# [DATASET RECORDS]
....
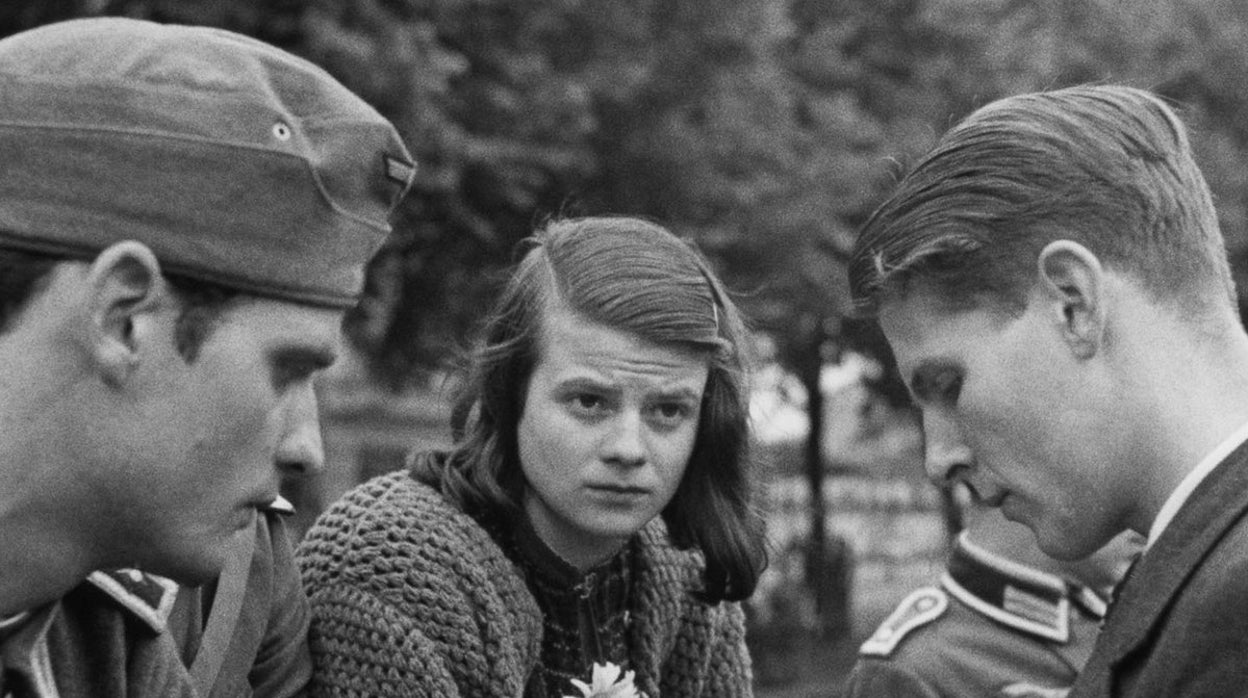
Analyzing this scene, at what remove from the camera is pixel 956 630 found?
4105 millimetres

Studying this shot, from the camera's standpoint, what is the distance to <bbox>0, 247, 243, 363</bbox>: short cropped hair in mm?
2104

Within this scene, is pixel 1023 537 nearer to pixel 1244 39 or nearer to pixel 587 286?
pixel 587 286

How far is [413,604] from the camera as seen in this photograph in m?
3.27

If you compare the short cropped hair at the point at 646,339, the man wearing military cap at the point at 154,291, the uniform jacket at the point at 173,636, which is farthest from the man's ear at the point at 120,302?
the short cropped hair at the point at 646,339

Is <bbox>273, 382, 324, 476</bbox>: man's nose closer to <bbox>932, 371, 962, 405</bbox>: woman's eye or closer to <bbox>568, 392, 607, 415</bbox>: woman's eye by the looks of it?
<bbox>932, 371, 962, 405</bbox>: woman's eye

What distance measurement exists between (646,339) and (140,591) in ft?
4.41

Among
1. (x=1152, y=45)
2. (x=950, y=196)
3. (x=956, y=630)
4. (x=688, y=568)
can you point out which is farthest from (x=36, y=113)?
(x=1152, y=45)

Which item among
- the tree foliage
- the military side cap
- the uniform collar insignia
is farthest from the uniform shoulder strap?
the tree foliage

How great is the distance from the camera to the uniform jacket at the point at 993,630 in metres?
4.00

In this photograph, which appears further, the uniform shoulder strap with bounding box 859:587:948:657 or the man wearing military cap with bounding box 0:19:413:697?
the uniform shoulder strap with bounding box 859:587:948:657

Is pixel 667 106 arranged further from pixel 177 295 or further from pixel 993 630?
pixel 177 295

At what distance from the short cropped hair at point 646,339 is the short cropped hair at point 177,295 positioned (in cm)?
141

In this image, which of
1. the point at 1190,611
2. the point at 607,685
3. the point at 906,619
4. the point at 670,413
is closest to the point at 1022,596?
the point at 906,619

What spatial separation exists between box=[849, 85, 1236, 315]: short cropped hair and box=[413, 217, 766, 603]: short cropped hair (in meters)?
0.93
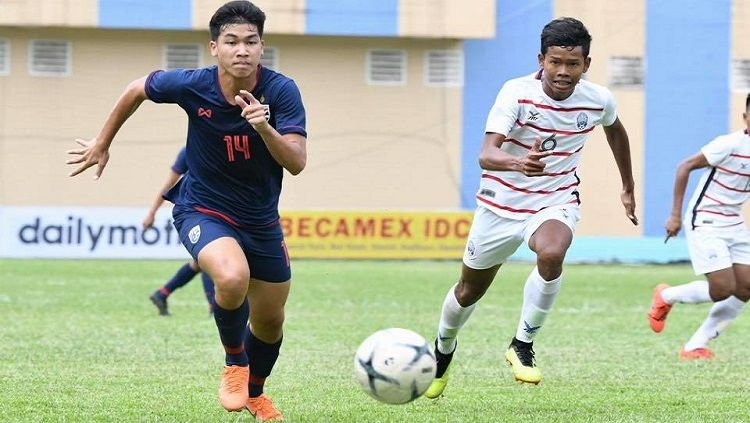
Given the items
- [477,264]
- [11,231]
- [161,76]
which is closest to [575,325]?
[477,264]

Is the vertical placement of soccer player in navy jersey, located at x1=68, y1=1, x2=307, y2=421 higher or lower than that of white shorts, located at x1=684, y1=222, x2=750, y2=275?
higher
....
# [EXERCISE TASK]
Rewrite all the entries above, changing every "camera" to "viewer" and keeping everything else the same. Leave out the pictures.

# [SOLUTION TO THIS TASK]
Analyzing this scene, at what remove from the viewer is pixel 956 630 found?
4105 millimetres

Studying this shot, from the viewer's standpoint, what is the distance to <bbox>0, 247, 243, 363</bbox>: short cropped hair in mm?
2104

Within this scene, is pixel 1023 537 nearer to pixel 1244 39 or nearer to pixel 587 286?
pixel 587 286

How far is [413,604] from the viewer as seen in this photograph in m?
3.27

If you compare the short cropped hair at the point at 646,339, the man wearing military cap at the point at 154,291, the uniform jacket at the point at 173,636, which is farthest from the man's ear at the point at 120,302?
the short cropped hair at the point at 646,339

Is <bbox>273, 382, 324, 476</bbox>: man's nose closer to <bbox>932, 371, 962, 405</bbox>: woman's eye or closer to <bbox>568, 392, 607, 415</bbox>: woman's eye by the looks of it?
<bbox>932, 371, 962, 405</bbox>: woman's eye

What distance measurement exists between (646,339) and (140,591) in ft?
4.41

Among
1. (x=1152, y=45)
2. (x=950, y=196)
3. (x=956, y=630)
4. (x=688, y=568)
can you point out which is farthest from (x=36, y=113)?
(x=1152, y=45)

Which item among
- the tree foliage
- the military side cap
- the uniform collar insignia
is farthest from the uniform shoulder strap?
the tree foliage

How great is the distance from the viewer to the uniform jacket at the point at 993,630 in metres?
4.00

In this photograph, which appears further, the uniform shoulder strap with bounding box 859:587:948:657 or the man wearing military cap with bounding box 0:19:413:697?
the uniform shoulder strap with bounding box 859:587:948:657

Is pixel 667 106 arranged further from pixel 177 295 or further from pixel 993 630?
pixel 177 295

At what distance from the short cropped hair at point 646,339 is the short cropped hair at point 177,295 positioned (in cm)?
141

In this image, which of
1. the point at 1190,611
2. the point at 607,685
3. the point at 906,619
4. the point at 670,413
is closest to the point at 1022,596?
the point at 906,619

What spatial separation exists between box=[849, 85, 1236, 315]: short cropped hair and box=[413, 217, 766, 603]: short cropped hair (in meters)?
0.93
Given the items
- [477,264]
- [11,231]
- [161,76]
which is closest to [575,325]?
[477,264]

Is the vertical placement of soccer player in navy jersey, located at x1=68, y1=1, x2=307, y2=421 higher or lower than that of white shorts, located at x1=684, y1=222, x2=750, y2=275?
higher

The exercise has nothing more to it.